Calculation of average stocks

Average inventory value for a period is defined as:

Average inventory value for the period = Inventory value at the end (beginning) of each day / Number of days in the period

Average annual inventory value (most accurate) = Inventory value at the end (beginning) of each day / 365 days

Accordingly, Average monthly inventory value = Inventory value at the end of each day for the month / Number of days in the month

Average annual inventory (when only monthly data is available) = Inventory value at the end of each month / 12

From a statistical point of view, the correct formula for calculating the average is as follows:

ТЗav = (Тз1/2 + Тз2 + Тз3 + ТзN/2) / (N-1)

Where:

ТЗav - average stocks for the period

Tp1 - TpN - stocks for each day of the period;

N is the number of dates in the period.

This is the formula for calculating the mean for the sample. In terms of statistics, data on sales, balances, etc. are a sample.

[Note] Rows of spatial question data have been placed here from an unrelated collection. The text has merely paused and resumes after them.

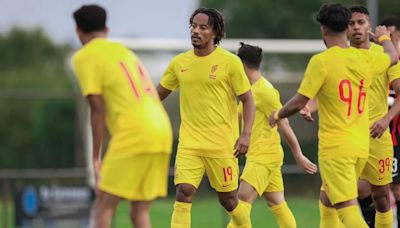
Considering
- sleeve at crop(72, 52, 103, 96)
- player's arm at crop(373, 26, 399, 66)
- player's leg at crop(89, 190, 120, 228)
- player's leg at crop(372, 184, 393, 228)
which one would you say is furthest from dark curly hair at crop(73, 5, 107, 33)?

Sampling - random selection of a subgroup of elements from the main population, the characteristics of which are used to evaluate the entire population as a whole.

Another indicator of turnover is -inventory turnover period in days/months or duration of one turnover in days/months

The formula by which this indicator is calculated:

Turnover period (days) = Average cost of stocks for the period, rub. *Number of days in the period/ Turnover for the period

Let me remind you that for goods and finished products, turnover is sales for the period in rubles.

The turnover period is usually estimated in days, you can hear them say - "We have a turnover of 30 days." In some companies, the turnover period is estimated in months, most often for goods with long delivery times.

There is an inverse relationship between the Turnover Ratio and the Turnover Period.

Turnover period in days = 365 days / Turnover ratio

and vice versa.

Turnover analysis

Okay, now we have calculated the turnover rates, and what's next? What do these numbers show us? How can we determine whether our turnover rate is good or not?

The fact is that the turnover indicator itself will not be able to say anything about the effectiveness of inventory management. It must be monitored in dynamics or compared with established standards. It is very revealing to compare the actual value of the turnover rate with the normative value. The calculation of this value can be carried out using the Charles Bedenstab formula, which I describe in my articles and " .

In retail companies, it is also useful to compare the actual value of the turnover indicator in days - the period of turnover, with the value of the deferred payment to suppliers. If the delay in days is greater than the turnover period, then in this case the company does not invest its own funds in the purchase and at the same time makes a profit.

What else is important to remember about turnover?

It is important to remember that the change in the value of the turnover indicator occurs not only in connection with a change in the purchase of goods, but also depends on sales.

If the value of turnover worsens, then this indicates that:

  • the company accumulates excess inventory,
  • the company has poor sales (or they are declining).

If the turnover value improves, then this indicates that:

  • the company increases inventory turnover,
  • sales increase.

It is also important to remember that evaluating the effectiveness of inventory management in a company only by turnover can lead to a shortage in the company. After all, the highest values ​​of the turnover indicator are in the case when there is a shortage in the warehouse, and this negatively affects sales and the business as a whole. Therefore, stocks must be evaluated by two indicators - turnover and supply of sales goods.